_Extrait choisi_:
______________________________

La fin des procès de Moscou ?


Une jurisprudence intéressante

Un arrêt de la troisième chambre de la Cour administrative d’appel de Nantes a retenu l’intérêt d’un de nos adhérents. Certes l’arrêt n’est pas récent, mais il conviendra de ne pas l’oublier. 

L’affaire concerne deux  enfants âgés de 11 et 12 ans sur fond d’une séparation parentale très pénible.

La mère avait suscité la procédure en faisant dire à ses enfants, en sa présence et devant le directeur de leur collège, qu’ils éprouvaient un malaise à se rendre chez leur père. Le directeur avait alors émis une information préoccupante, les services sociaux du Finistère avaient relayé par un rapport social lourdement à charge du père sur la base des seules déclarations de la mère.

Une pratique assez particulière qui relève des procès de Moscou puisque la condamnation au statut de parent indigne devient alors inévitable d’autant que l’accusé n’aura pas les moyens de se défendre, ni avant ni jusqu’au jour de l’audience.

______________________________

_Tâche demandée 1_:
Répondez aux questions suivantes à partir de l'extrait sur la jurisprudence :
(a) Quelle chambre de quelle juridiction a rendu l'arrêt ?
(b) Quel âge ont les enfants concernés ?
(c) Sur quelle base les services sociaux du Finistère ont-ils rédigé leur rapport ?

Enregistrements extraits:
______________________________

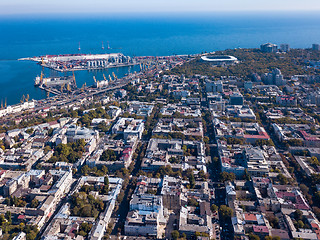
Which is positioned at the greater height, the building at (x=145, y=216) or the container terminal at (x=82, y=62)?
the container terminal at (x=82, y=62)

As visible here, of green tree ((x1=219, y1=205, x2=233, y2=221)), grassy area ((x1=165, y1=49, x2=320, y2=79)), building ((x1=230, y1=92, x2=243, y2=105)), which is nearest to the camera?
green tree ((x1=219, y1=205, x2=233, y2=221))

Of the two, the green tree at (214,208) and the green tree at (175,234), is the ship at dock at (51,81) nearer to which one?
the green tree at (214,208)

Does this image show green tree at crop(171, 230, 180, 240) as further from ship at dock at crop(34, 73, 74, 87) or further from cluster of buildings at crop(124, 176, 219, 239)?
ship at dock at crop(34, 73, 74, 87)

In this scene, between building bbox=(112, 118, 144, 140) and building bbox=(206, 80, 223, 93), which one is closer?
building bbox=(112, 118, 144, 140)

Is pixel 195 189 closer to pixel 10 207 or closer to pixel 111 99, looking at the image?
pixel 10 207

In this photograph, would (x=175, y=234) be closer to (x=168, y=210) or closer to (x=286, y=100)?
(x=168, y=210)

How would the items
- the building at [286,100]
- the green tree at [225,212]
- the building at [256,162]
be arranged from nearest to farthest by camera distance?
the green tree at [225,212]
the building at [256,162]
the building at [286,100]

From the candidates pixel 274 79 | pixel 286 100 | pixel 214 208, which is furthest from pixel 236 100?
pixel 214 208

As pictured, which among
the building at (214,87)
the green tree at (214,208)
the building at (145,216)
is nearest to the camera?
the building at (145,216)

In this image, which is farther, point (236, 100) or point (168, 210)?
point (236, 100)

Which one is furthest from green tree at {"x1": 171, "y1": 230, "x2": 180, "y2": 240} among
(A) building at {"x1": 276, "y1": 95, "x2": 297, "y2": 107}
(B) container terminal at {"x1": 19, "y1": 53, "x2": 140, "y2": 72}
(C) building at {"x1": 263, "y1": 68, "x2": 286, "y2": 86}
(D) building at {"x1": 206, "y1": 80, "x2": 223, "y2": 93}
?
(B) container terminal at {"x1": 19, "y1": 53, "x2": 140, "y2": 72}

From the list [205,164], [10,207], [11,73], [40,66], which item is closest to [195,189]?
[205,164]

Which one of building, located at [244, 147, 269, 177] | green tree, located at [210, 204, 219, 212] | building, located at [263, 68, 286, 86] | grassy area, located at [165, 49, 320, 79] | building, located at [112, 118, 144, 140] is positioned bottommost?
green tree, located at [210, 204, 219, 212]

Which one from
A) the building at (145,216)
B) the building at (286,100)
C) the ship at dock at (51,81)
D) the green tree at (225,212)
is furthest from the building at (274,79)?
the building at (145,216)
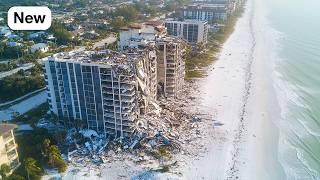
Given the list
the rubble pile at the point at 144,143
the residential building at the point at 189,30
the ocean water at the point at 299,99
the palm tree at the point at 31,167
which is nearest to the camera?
the palm tree at the point at 31,167

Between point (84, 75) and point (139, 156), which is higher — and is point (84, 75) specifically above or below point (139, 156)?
above

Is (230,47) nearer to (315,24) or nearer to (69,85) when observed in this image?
(315,24)

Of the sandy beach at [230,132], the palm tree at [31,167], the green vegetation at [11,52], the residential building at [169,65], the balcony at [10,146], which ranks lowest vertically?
the sandy beach at [230,132]

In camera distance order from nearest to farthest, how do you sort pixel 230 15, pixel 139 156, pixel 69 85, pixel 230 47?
pixel 139 156 < pixel 69 85 < pixel 230 47 < pixel 230 15

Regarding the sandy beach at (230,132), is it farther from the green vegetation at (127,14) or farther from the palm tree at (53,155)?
the green vegetation at (127,14)

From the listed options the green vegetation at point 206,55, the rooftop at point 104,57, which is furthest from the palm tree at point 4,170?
the green vegetation at point 206,55

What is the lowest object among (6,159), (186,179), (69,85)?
(186,179)

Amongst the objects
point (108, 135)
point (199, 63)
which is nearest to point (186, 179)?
point (108, 135)

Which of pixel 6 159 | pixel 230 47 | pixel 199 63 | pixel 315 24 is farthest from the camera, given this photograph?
pixel 315 24
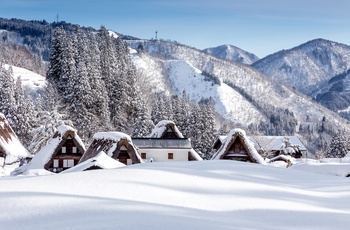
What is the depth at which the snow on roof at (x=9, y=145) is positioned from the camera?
41.9 metres

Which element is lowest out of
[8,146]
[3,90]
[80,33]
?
[8,146]

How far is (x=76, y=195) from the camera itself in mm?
7285

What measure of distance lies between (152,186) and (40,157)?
25.7m

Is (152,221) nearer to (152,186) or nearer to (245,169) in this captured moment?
(152,186)

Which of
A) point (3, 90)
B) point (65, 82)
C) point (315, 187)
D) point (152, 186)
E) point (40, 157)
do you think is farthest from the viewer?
point (65, 82)

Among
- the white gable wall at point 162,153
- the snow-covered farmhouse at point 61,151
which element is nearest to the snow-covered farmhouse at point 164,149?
the white gable wall at point 162,153

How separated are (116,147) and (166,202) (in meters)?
22.5

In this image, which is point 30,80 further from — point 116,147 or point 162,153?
point 116,147

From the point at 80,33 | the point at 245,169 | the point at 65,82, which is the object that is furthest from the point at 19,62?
the point at 245,169

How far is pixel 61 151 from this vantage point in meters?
32.9

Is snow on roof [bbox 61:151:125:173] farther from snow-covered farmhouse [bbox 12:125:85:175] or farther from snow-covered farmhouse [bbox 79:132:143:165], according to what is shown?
snow-covered farmhouse [bbox 12:125:85:175]

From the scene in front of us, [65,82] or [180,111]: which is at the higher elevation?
[65,82]

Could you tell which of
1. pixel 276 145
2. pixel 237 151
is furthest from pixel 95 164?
pixel 276 145

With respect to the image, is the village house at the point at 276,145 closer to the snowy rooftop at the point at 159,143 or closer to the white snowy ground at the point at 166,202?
the snowy rooftop at the point at 159,143
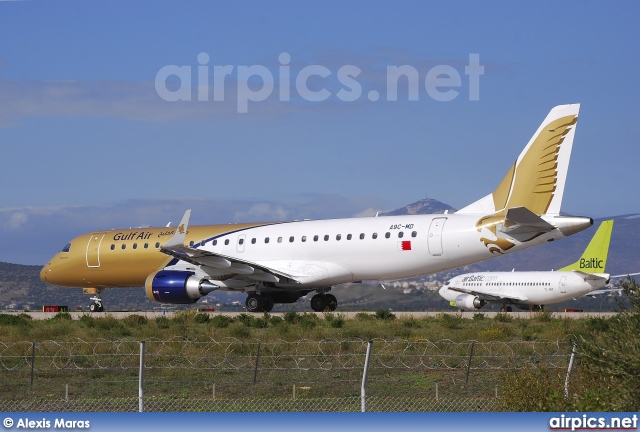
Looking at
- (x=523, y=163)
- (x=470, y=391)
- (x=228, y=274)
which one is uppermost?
(x=523, y=163)

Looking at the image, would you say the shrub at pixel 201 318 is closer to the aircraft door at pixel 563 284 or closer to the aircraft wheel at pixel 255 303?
the aircraft wheel at pixel 255 303

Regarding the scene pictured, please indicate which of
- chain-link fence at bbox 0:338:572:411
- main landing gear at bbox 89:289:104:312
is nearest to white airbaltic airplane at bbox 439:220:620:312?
main landing gear at bbox 89:289:104:312

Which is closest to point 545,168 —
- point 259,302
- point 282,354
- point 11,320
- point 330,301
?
point 330,301

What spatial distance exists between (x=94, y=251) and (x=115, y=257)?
1.29 metres

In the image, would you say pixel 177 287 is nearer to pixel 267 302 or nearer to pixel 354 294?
pixel 267 302

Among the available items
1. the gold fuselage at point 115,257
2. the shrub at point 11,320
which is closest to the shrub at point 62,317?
the shrub at point 11,320

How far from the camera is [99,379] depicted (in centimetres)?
1984

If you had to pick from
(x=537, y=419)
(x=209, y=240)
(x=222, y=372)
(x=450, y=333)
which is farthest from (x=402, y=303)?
(x=537, y=419)

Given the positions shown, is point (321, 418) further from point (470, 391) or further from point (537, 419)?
point (470, 391)

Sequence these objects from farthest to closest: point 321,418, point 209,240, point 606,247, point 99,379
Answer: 1. point 606,247
2. point 209,240
3. point 99,379
4. point 321,418

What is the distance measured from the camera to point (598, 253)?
53688 mm

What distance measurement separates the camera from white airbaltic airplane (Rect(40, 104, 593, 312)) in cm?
3198

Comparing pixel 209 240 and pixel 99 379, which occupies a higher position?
pixel 209 240

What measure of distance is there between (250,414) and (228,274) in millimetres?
28378
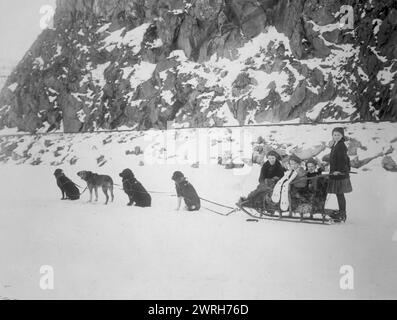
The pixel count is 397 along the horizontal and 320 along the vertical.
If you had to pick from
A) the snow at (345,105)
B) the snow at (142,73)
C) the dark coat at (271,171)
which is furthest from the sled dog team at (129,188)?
the snow at (345,105)

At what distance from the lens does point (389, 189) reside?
7.91 feet

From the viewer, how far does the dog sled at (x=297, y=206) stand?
8.02ft

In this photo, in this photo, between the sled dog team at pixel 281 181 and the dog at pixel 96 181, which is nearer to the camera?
the sled dog team at pixel 281 181

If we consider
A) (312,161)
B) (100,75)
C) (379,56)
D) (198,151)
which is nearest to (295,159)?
(312,161)

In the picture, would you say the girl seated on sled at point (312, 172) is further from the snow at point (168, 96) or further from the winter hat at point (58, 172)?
the winter hat at point (58, 172)

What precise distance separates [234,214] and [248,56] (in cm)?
107

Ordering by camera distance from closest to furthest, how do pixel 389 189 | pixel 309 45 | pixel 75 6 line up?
pixel 389 189
pixel 309 45
pixel 75 6

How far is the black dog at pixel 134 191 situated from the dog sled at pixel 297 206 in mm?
652

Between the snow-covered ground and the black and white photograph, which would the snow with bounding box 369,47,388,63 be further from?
the snow-covered ground

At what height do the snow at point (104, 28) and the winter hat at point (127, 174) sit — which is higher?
the snow at point (104, 28)

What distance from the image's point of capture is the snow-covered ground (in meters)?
2.43

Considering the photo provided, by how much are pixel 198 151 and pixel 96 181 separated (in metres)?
0.75

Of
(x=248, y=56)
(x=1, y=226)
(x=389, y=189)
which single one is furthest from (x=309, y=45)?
(x=1, y=226)
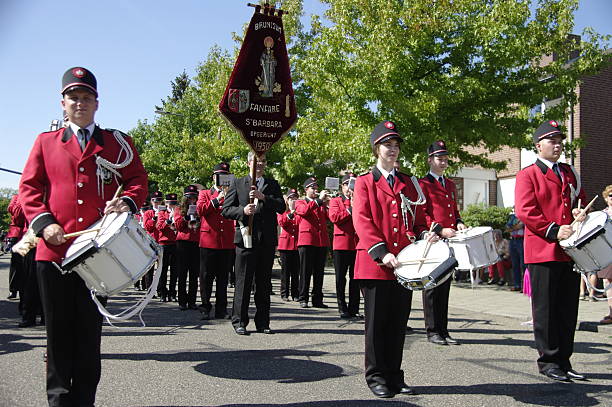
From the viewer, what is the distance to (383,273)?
16.6 feet

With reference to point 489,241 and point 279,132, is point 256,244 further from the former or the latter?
point 489,241

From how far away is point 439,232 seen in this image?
671cm

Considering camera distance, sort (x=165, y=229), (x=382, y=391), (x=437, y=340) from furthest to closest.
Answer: (x=165, y=229) < (x=437, y=340) < (x=382, y=391)

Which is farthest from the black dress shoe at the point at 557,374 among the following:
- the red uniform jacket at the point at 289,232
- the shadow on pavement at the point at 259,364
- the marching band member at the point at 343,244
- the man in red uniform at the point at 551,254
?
the red uniform jacket at the point at 289,232

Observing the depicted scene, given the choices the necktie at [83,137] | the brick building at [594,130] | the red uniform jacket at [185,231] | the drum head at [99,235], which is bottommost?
the drum head at [99,235]

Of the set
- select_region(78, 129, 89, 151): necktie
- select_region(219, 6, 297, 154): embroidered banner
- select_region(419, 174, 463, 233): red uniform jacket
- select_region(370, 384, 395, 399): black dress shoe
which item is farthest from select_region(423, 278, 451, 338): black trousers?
select_region(78, 129, 89, 151): necktie

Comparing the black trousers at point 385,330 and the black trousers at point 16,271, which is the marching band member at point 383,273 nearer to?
the black trousers at point 385,330

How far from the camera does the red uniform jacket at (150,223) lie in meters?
13.1

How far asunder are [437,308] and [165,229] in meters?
6.90

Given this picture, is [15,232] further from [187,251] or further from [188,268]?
[188,268]

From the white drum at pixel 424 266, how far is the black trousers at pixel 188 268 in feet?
22.7

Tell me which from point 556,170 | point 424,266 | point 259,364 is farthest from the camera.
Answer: point 259,364

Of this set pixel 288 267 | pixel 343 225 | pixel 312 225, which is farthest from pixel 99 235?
pixel 288 267

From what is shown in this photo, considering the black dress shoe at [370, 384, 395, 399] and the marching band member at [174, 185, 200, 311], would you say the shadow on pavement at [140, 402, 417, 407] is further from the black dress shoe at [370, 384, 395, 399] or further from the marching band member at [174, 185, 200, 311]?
the marching band member at [174, 185, 200, 311]
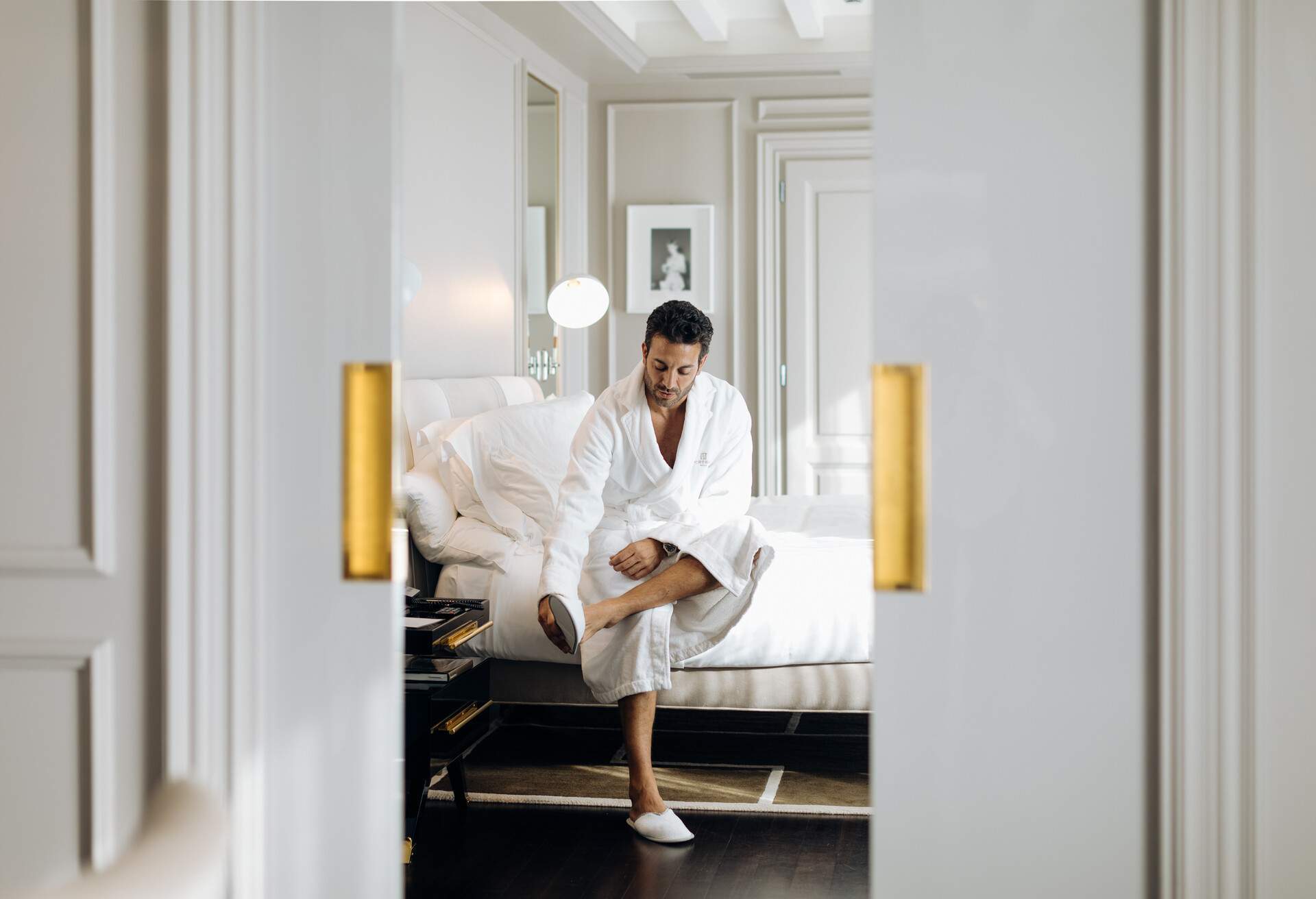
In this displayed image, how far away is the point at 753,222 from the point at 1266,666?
5315mm

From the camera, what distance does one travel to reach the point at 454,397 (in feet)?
13.5

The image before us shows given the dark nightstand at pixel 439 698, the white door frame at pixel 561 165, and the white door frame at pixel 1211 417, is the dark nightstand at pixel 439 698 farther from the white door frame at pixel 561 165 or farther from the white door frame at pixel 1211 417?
the white door frame at pixel 561 165

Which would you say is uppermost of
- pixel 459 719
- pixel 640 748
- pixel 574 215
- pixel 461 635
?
pixel 574 215

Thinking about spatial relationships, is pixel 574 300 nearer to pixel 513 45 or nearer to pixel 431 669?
pixel 513 45

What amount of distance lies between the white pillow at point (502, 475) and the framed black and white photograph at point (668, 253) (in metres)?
2.81

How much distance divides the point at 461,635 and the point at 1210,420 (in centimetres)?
196

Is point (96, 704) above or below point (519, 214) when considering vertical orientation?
below

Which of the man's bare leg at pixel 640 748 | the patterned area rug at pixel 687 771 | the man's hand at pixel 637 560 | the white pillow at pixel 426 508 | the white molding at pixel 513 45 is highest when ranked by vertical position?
the white molding at pixel 513 45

______________________________

_Tâche demandée 2_: Extrayez de la liste chaque ligne qui contient le mot "uppermost". La casse compte.

_Résultat attendu 1_:
(a) La troisième chambre de la Cour administrative d’appel de Nantes.
(b) Ils ont 11 et 12 ans.
(c) Sur la base des seules déclarations de la mère.

_Résultat attendu 2_:
which one is uppermost?
Which would you say is uppermost of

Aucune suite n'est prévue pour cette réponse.